# New tax & vrt rates?



## colly (16 Apr 2008)

I'm thinking of bringing in a 2001/2002 BMW M3. My plan was to do it before July 2008, cause then I would avail of current tax and vrt rates, and not the new band, which on this car will be quite a lit higher: €2,000 tax instead of €1,491 and VRT of 36% and not 30% as it is currently.

However, someone now tells me that the new rates only apply to brand New vehicles registered, if the car is 2nd hand it doesn't make a difference.

Can anyone please clear this up for me?
Thanks


----------



## Satanta (16 Apr 2008)

*Re: Can someone please confirm the truth about the new tax & vrt rates for me please?*



colly said:


> However, someone now tells me that the new rates only apply to brand New vehicles registered, if the car is 2nd hand it doesn't make a difference.
> 
> Can anyone please clear this up for me?


Technically, the advice "someone" gave you is currently correct. 

However, this has changed from the original details which were announced and I wouldn't be shocked if the exact details change again (I'm not suggesting that they will, I've no inside knowledge, but my confidence in trusting what has been detailed to date is low given the already significant changes to the original plan).


----------



## tiger (16 Apr 2008)

• [Required work]:
Reproduce the part of the forum thread on new tax and VRT rates above that runs from "Technically, the advice" up to and including "the original plan).".

• [Material provided]:
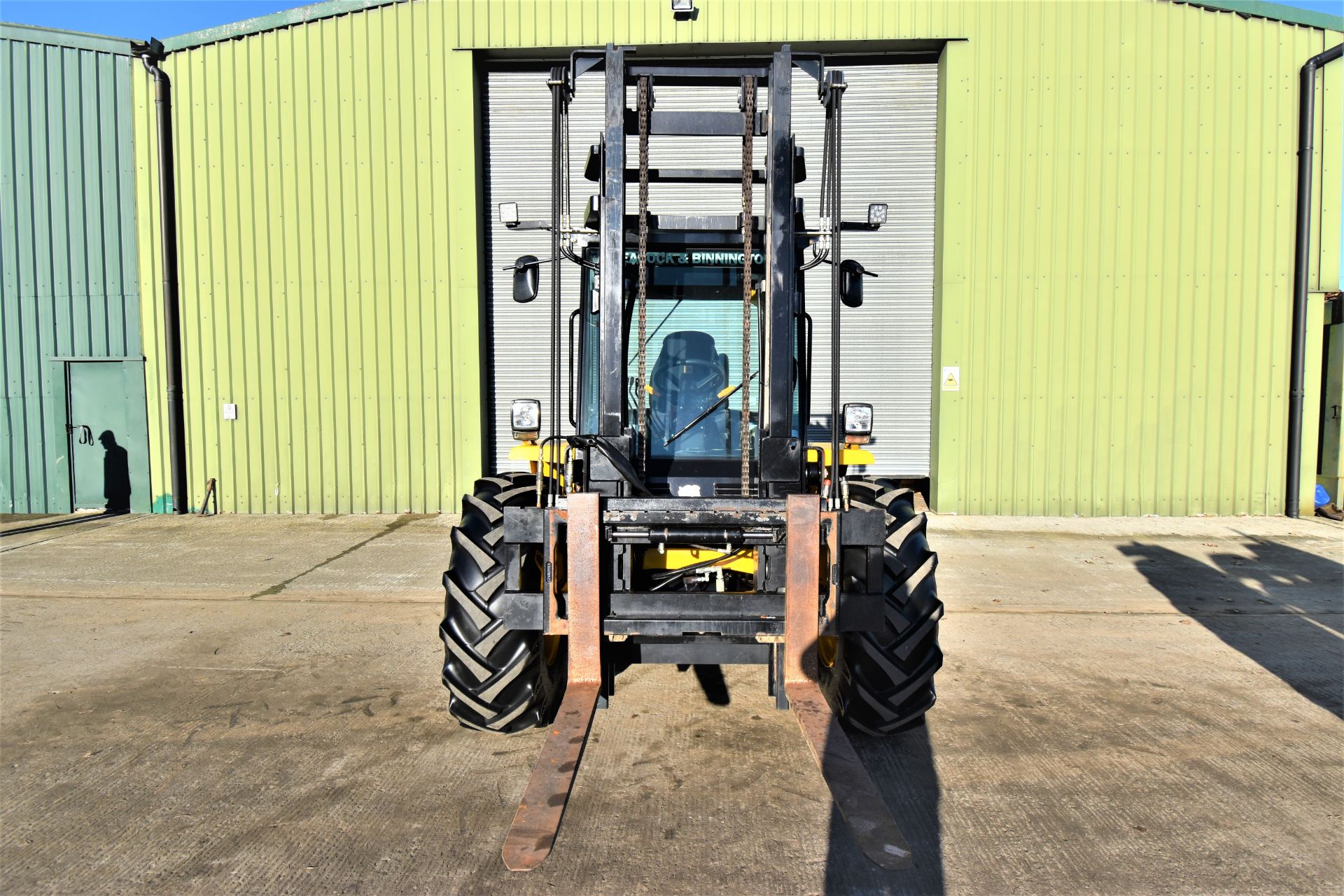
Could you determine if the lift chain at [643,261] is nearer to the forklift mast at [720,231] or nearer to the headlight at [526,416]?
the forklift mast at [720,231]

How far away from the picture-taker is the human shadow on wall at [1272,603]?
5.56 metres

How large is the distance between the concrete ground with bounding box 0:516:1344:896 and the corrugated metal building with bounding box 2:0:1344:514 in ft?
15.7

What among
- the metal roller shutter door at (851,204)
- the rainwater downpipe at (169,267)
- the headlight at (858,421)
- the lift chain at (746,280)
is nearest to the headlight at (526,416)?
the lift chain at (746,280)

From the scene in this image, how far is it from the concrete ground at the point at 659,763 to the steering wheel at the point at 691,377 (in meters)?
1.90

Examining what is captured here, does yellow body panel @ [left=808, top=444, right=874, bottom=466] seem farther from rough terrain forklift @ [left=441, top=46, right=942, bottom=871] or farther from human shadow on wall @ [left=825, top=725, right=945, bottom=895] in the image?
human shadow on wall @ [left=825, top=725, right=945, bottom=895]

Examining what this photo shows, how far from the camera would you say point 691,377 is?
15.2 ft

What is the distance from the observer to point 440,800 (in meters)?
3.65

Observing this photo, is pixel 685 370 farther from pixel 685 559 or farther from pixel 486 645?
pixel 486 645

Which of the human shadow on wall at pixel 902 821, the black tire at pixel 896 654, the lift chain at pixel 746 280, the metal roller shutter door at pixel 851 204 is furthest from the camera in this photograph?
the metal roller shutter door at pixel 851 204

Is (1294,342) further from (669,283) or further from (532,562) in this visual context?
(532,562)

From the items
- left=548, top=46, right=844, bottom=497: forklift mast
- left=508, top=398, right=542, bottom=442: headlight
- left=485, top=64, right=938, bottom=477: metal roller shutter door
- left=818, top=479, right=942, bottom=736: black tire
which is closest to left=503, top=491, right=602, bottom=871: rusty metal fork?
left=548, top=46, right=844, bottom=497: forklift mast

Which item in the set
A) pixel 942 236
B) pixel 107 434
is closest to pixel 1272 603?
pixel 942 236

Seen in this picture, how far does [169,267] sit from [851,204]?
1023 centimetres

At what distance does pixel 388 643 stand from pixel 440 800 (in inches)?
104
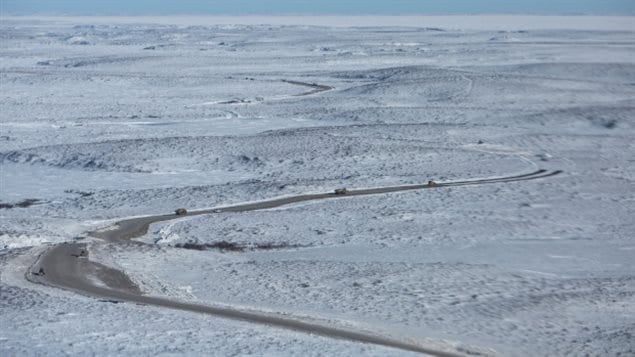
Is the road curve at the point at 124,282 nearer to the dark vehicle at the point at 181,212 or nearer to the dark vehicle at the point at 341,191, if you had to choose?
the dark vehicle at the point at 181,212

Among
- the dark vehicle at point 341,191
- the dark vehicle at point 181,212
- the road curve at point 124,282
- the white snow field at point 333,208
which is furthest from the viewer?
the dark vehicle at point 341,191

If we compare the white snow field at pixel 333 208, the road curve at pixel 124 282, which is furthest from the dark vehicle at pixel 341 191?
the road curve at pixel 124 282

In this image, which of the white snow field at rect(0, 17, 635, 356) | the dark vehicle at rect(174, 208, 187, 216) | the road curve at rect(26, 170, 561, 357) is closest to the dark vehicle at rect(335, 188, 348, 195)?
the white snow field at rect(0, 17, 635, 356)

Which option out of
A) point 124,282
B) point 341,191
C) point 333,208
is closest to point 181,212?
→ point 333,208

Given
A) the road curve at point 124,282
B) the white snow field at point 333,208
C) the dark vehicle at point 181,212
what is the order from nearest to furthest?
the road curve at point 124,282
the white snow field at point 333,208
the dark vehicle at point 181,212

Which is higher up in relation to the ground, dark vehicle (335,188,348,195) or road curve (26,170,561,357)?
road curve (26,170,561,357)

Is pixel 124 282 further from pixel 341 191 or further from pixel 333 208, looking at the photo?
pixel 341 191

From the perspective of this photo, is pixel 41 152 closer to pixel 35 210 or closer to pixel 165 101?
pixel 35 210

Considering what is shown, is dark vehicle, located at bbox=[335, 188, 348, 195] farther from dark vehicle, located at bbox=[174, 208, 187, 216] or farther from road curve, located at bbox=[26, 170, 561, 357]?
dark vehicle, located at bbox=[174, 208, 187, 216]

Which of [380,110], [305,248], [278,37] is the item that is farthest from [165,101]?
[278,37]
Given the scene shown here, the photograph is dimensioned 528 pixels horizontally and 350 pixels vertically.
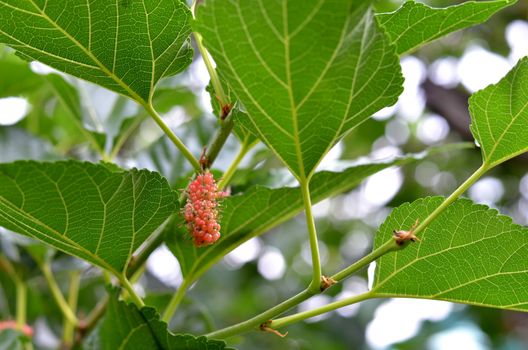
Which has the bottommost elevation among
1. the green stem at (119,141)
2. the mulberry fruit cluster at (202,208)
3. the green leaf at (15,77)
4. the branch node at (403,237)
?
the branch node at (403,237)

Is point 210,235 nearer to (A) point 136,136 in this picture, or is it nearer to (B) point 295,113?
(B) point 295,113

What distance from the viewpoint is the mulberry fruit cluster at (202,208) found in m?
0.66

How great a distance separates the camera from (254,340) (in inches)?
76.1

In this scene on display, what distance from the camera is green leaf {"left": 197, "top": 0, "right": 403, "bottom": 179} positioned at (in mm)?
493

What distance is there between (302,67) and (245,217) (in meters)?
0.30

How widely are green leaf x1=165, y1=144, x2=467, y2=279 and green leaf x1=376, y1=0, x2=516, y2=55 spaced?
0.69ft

• [Full solution]:
Technically, the advice "someone" gave you is currently correct. 

However, this has changed from the original details which were announced and I wouldn't be shocked if the exact details change again (I'm not suggesting that they will, I've no inside knowledge, but my confidence in trusting what has been detailed to date is low given the already significant changes to the original plan).